Consider the equation $u_{xx}+2u_{xy}+u_{yy}=0.$ Write the equation in the coordinates $s=x, \ t =x-y$ and find the general solution of the equation.
So we have that $x=s$ and $y=s-t$ then assume that $u$ is a solution of the pde and thus have $v(s,t)=u(s,s-t)$. But a hint gives that $v_s=u_x+u_y$ and $v_{ss}=u_{xx}+u_{xy}+u_{yx}+u_{yy},$ how was that obtained?
For any function $z(x,y)$, the chain rule gives $$\frac{\partial z}{\partial s}=z_xx_s+z_yy_s=z_x+z_y\ .\tag{$*$}$$ Applying this to $z=u$ gives $$\frac{\partial u}{\partial s}=u_x+u_y\ ,$$ and so $$\frac{\partial^2u}{\partial s^2} =\frac{\partial u_x}{\partial s}+\frac{\partial u_y}{\partial s}\ .\tag{$*\!*$}$$ But now applying $(*)$ to $u_x$ and $u_y$ gives $$\frac{\partial u_x}{\partial s}=u_{xx}+u_{xy}\ ,\quad \frac{\partial u_y}{\partial s}=u_{yx}+u_{yy}\ ;$$ substituting back into $(**)$ gives $$u_{ss}=u_{xx}+2u_{xy}+u_{yy}\ ,$$ assuming that $u_{yx}=u_{xy}$.
Writing this in terms of a different function $v$ is probably, strictly speaking, correct. But IMHO it is really just confusing, and I prefer to think of it as the same quantity, just written in terms of different variables.

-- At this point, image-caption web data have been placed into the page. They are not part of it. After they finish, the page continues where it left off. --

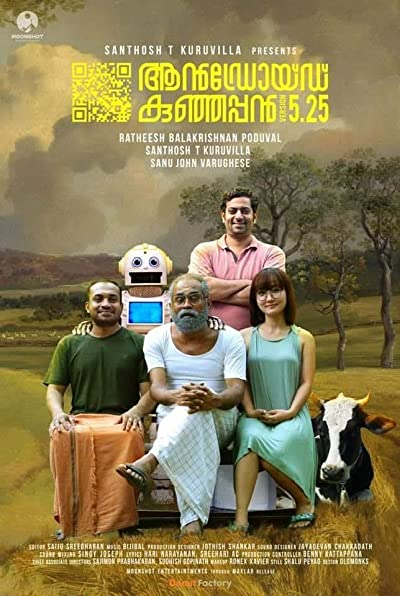Android Kunjappan Version 5.25 MLSBD.CO - MOVIE LINK STORE BD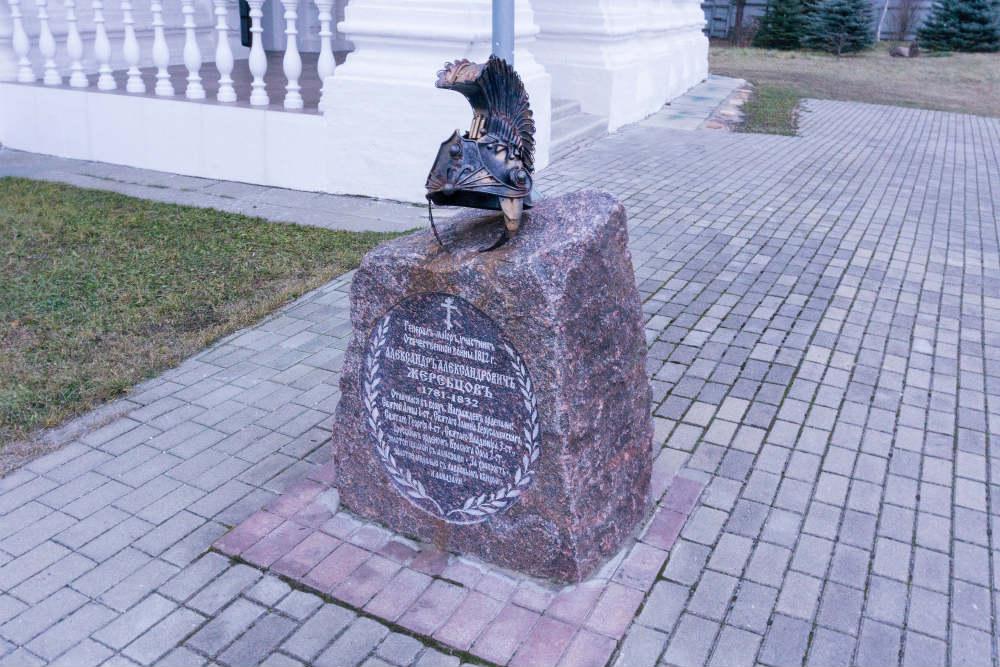 Graf General Zherebtsov Vyazma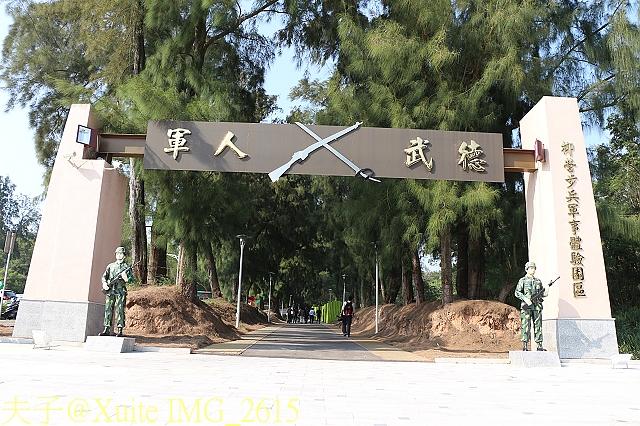 金門 柳營軍事體驗營區 戰遊網  Wargaming 戰車世界 WAR of TANKS :IMG_2615.jpg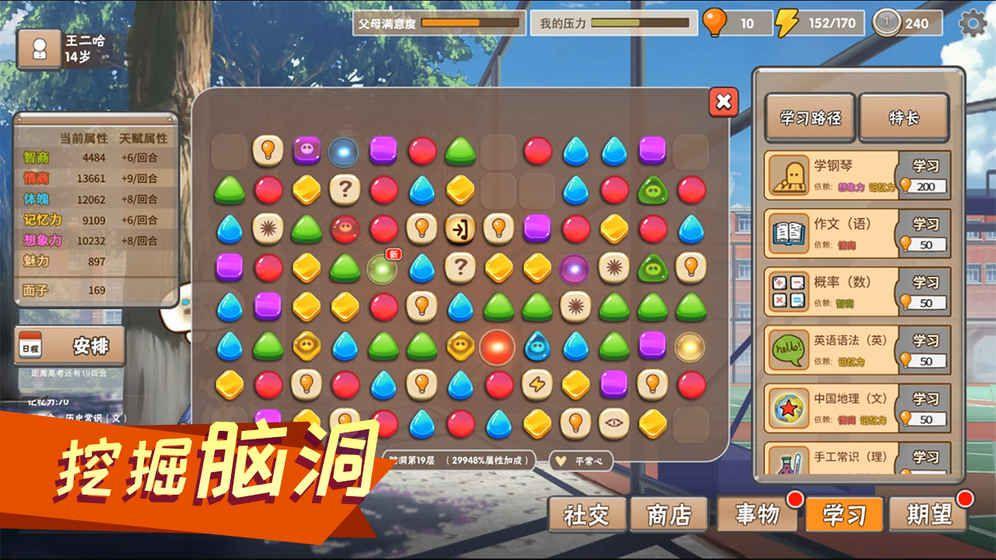 中国式家长安卓版官方下载图片4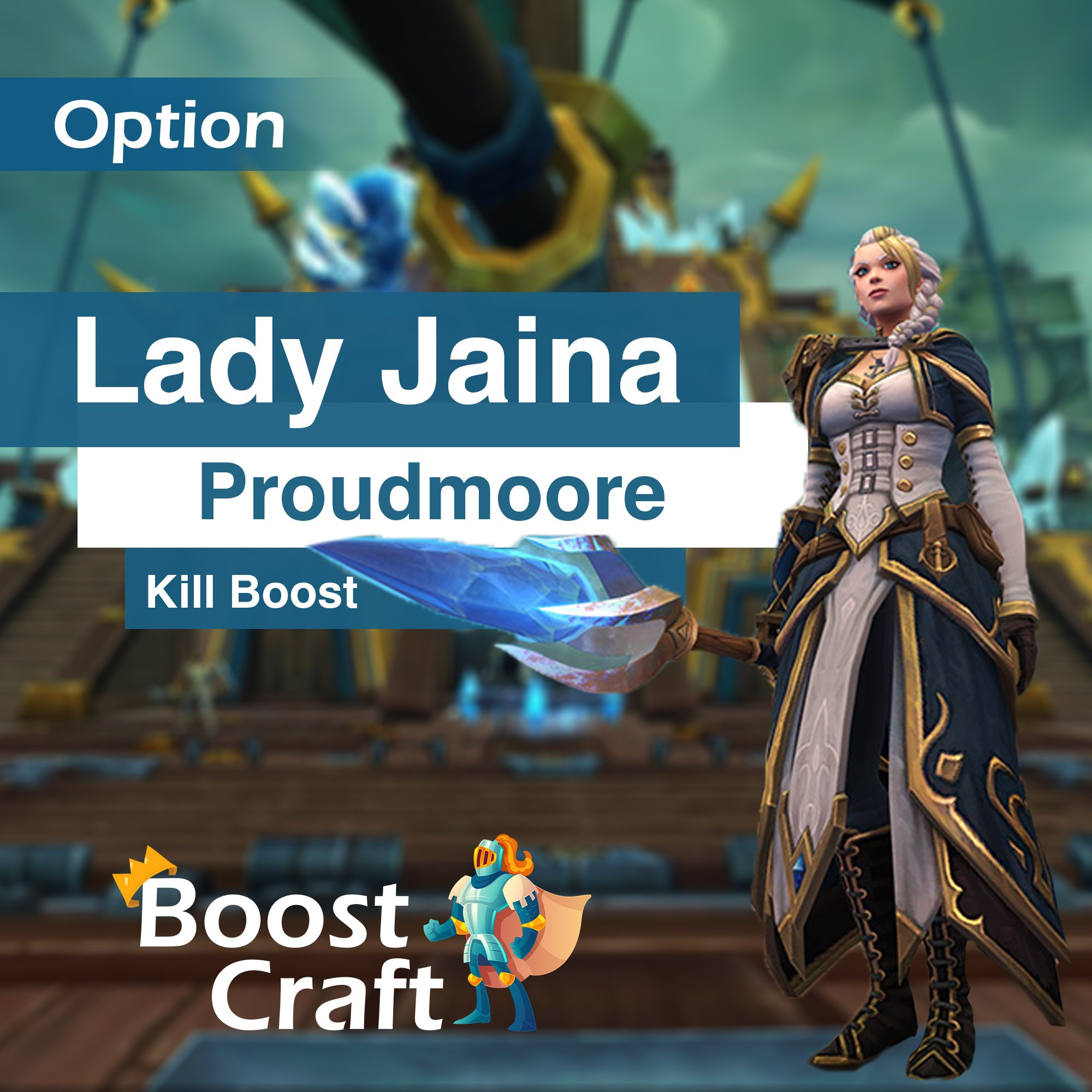 Lady Jaina Proudmoore (normal/heroic/mythic) kill – Boost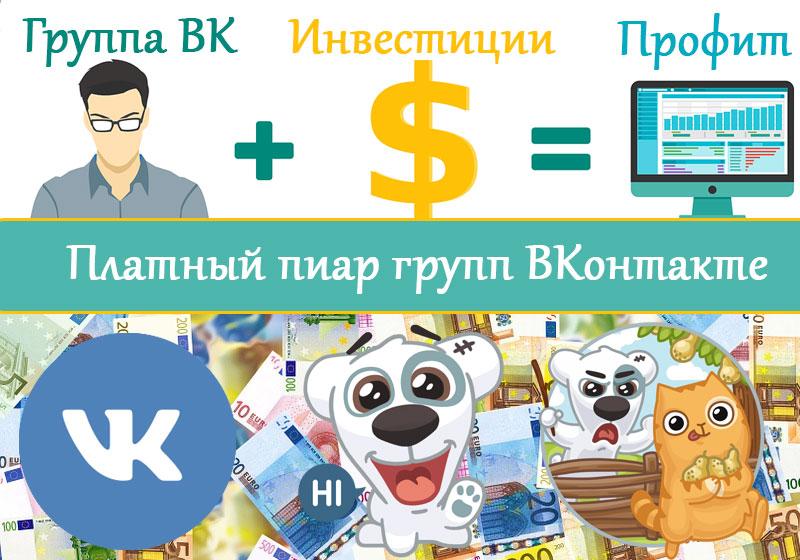 Платный пиар групп ВКонтакте и что нужно знать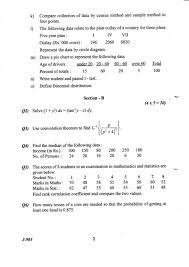 standard one maths ptu b pharmacy 2nd semester advanced maths paper 2017 2018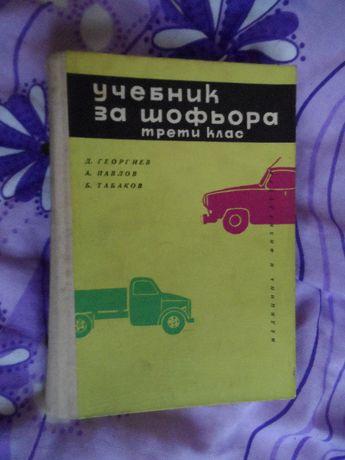 Учебник за шофьора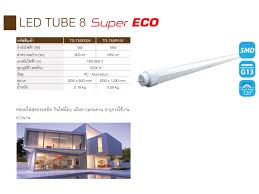 led tube 8 super eco jpg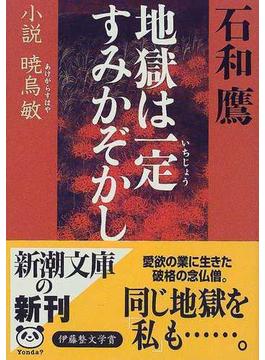 地獄は一定すみかぞかし 小説暁烏敏(新潮文庫)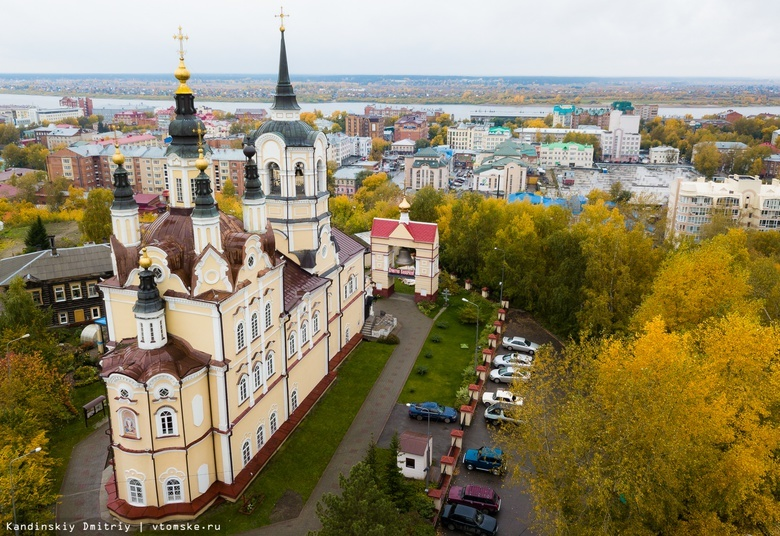Синоптики рассказали о погоде в Томске в середине сентября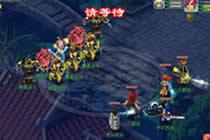 <b>梦幻西游2以蒲为剑战五毒 端午节玩家活动</b>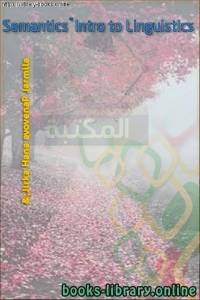قراءة و تحميل كتاب Intro to Linguistics – Semantics PDF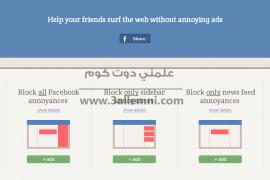 كيفية حذف اعلانات الفيسبوك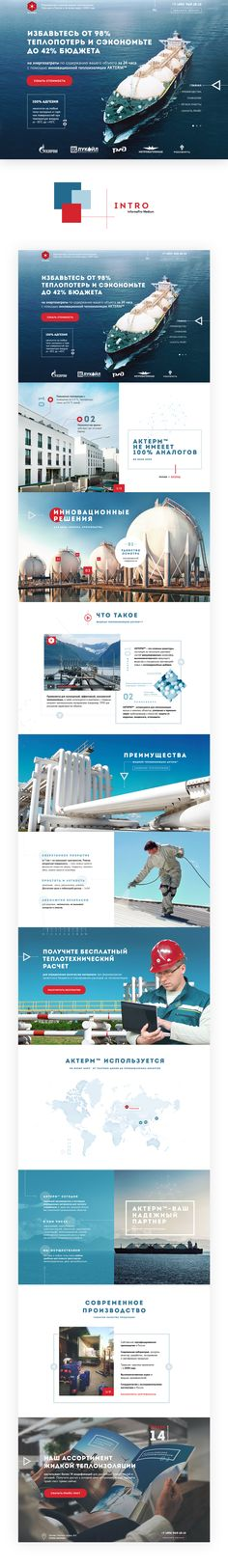 thermal insulation onepage theme on Behance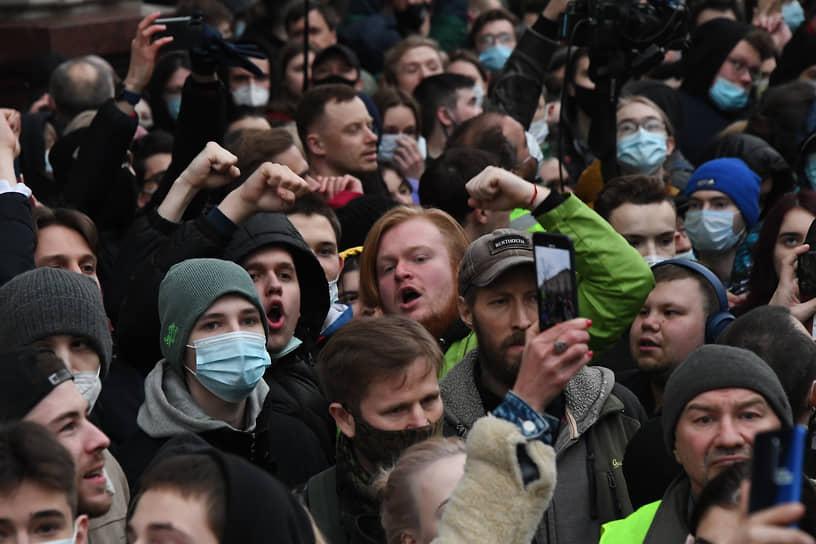 Акция в поддержку Алексея Навального в Москве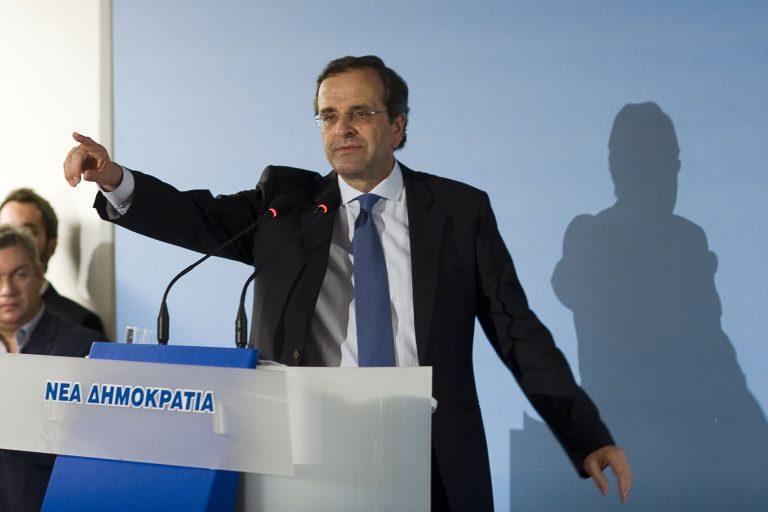 """Τα ονόματα που """"παίζουν"""" στη ΝΔ για το ψηφοδέλτιο επικρατείας   Newsit.gr"""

By way of comparison, think of writing the circumference of a circle as $$C=2\pi r=u(r)\ ,\quad C=\pi d=v(d)\ .$$ These are two different functions, but surely the easy way to think of it is that it is the same quantity written in terms of different variables.